■ REQUIREMENT
Rewrite the stretch from the start of the listing through the line containing "What share of the pie does Quitumbe" as a numbered list, leaving out any blank lines.

■ Graph understanding data
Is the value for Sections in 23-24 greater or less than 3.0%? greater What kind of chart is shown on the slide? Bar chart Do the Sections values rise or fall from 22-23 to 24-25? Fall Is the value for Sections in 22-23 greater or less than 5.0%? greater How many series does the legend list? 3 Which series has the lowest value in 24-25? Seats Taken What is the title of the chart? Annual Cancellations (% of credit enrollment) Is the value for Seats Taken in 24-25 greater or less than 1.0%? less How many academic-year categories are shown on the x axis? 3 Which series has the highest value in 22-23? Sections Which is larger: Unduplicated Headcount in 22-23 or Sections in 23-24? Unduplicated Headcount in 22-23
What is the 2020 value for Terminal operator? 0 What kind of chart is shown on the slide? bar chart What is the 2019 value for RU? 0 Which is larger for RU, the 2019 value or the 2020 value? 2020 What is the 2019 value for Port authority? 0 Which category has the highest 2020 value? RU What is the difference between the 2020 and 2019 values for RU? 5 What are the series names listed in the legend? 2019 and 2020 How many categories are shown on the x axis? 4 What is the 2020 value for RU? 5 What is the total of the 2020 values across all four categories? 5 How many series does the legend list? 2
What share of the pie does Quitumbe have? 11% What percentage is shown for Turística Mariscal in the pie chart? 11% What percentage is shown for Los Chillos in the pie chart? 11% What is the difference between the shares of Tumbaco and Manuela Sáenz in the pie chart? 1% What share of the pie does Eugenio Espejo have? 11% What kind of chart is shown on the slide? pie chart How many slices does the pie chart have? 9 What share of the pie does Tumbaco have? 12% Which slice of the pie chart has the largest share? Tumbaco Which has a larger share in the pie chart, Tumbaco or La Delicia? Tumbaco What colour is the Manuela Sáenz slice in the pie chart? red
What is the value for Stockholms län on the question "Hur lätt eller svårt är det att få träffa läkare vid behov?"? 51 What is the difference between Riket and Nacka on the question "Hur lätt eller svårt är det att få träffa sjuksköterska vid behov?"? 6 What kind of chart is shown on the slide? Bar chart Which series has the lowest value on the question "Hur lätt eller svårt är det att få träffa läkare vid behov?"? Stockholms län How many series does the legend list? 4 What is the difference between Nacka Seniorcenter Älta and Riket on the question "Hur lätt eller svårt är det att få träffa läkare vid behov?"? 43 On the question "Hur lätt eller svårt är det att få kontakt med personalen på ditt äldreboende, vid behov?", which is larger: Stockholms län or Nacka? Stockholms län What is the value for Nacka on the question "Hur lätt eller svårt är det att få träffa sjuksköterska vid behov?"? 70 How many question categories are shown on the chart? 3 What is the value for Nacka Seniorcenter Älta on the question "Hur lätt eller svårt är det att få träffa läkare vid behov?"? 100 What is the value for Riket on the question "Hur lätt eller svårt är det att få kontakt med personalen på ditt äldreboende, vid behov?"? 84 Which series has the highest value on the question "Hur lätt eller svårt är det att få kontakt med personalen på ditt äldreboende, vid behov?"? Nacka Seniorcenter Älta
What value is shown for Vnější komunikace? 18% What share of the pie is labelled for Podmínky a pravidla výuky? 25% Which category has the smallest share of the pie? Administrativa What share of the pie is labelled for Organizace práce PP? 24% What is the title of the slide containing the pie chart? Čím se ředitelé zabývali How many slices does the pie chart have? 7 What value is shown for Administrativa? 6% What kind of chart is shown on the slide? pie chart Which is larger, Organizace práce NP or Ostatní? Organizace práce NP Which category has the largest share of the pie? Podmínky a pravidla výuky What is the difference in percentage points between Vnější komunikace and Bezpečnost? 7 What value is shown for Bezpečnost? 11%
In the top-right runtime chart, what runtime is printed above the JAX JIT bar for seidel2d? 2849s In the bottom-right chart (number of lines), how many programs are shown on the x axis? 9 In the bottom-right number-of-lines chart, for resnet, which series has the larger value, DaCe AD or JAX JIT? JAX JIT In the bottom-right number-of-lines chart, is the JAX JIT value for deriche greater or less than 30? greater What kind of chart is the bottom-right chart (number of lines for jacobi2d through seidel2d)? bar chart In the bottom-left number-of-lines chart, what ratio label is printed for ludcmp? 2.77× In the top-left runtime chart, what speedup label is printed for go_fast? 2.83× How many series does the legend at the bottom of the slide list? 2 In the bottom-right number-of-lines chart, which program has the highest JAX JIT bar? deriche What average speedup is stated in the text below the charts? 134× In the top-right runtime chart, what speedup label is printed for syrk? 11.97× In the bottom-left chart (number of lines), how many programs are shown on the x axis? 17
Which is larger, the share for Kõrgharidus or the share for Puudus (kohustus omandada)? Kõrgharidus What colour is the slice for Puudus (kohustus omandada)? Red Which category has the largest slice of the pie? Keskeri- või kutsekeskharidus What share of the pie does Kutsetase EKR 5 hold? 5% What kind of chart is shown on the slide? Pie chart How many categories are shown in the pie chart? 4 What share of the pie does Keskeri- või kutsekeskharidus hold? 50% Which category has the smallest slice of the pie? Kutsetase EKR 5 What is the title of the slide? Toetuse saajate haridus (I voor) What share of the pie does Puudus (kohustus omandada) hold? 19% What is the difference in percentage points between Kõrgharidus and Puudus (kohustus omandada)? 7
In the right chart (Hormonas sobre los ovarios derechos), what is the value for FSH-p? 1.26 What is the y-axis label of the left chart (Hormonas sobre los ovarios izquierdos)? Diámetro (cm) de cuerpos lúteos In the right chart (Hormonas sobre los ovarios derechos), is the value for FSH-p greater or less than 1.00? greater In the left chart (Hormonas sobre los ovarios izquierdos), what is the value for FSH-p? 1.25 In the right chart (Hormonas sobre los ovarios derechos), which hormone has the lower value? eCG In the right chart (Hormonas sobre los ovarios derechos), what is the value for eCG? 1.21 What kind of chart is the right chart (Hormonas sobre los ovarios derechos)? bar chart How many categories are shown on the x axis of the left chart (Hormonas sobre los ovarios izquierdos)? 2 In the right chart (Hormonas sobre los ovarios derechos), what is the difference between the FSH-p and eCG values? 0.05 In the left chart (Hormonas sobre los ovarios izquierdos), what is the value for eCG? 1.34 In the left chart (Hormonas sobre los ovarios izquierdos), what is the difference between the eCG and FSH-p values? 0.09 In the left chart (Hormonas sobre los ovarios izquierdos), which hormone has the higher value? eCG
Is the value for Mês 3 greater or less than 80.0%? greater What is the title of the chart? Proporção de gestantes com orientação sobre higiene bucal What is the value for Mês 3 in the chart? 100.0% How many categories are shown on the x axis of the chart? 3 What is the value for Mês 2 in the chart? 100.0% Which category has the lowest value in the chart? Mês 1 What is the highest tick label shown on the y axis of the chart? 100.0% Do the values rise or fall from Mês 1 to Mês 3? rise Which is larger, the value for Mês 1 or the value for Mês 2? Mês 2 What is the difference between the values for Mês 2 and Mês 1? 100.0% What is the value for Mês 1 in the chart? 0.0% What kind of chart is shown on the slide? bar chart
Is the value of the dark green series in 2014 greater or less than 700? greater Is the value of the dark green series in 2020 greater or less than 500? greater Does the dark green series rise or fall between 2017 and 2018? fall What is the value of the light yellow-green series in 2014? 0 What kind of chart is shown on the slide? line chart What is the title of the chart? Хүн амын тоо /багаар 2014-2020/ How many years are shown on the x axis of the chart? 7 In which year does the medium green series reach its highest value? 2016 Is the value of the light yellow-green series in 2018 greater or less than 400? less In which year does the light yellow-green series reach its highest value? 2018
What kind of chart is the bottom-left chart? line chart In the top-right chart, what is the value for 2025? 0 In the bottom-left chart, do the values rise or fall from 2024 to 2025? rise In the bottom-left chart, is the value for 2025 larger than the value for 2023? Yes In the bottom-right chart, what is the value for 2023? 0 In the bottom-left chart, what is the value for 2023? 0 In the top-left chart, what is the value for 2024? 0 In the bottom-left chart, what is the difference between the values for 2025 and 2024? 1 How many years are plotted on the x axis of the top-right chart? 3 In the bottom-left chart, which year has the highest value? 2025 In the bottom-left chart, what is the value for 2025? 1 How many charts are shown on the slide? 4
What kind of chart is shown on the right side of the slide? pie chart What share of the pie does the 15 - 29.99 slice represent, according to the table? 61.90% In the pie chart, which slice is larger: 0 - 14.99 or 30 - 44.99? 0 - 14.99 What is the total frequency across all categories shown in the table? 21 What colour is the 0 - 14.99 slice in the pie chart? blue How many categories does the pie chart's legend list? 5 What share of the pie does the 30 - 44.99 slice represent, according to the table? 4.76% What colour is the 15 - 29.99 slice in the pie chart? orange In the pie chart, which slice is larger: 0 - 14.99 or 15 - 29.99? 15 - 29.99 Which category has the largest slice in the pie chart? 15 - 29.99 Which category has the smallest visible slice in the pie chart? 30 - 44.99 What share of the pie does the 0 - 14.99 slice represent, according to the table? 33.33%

■ SOLUTION BELOW
1. Is the value for Sections in 23-24 greater or less than 3.0%? greater What kind of chart is shown on the slide? Bar chart Do the Sections values rise or fall from 22-23 to 24-25? Fall Is the value for Sections in 22-23 greater or less than 5.0%? greater How many series does the legend list? 3 Which series has the lowest value in 24-25? Seats Taken What is the title of the chart? Annual Cancellations (% of credit enrollment) Is the value for Seats Taken in 24-25 greater or less than 1.0%? less How many academic-year categories are shown on the x axis? 3 Which series has the highest value in 22-23? Sections Which is larger: Unduplicated Headcount in 22-23 or Sections in 23-24? Unduplicated Headcount in 22-23
2. What is the 2020 value for Terminal operator? 0 What kind of chart is shown on the slide? bar chart What is the 2019 value for RU? 0 Which is larger for RU, the 2019 value or the 2020 value? 2020 What is the 2019 value for Port authority? 0 Which category has the highest 2020 value? RU What is the difference between the 2020 and 2019 values for RU? 5 What are the series names listed in the legend? 2019 and 2020 How many categories are shown on the x axis? 4 What is the 2020 value for RU? 5 What is the total of the 2020 values across all four categories? 5 How many series does the legend list? 2
3. What share of the pie does Quitumbe have? 11% What percentage is shown for Turística Mariscal in the pie chart? 11% What percentage is shown for Los Chillos in the pie chart? 11% What is the difference between the shares of Tumbaco and Manuela Sáenz in the pie chart? 1% What share of the pie does Eugenio Espejo have? 11% What kind of chart is shown on the slide? pie chart How many slices does the pie chart have? 9 What share of the pie does Tumbaco have? 12% Which slice of the pie chart has the largest share? Tumbaco Which has a larger share in the pie chart, Tumbaco or La Delicia? Tumbaco What colour is the Manuela Sáenz slice in the pie chart? red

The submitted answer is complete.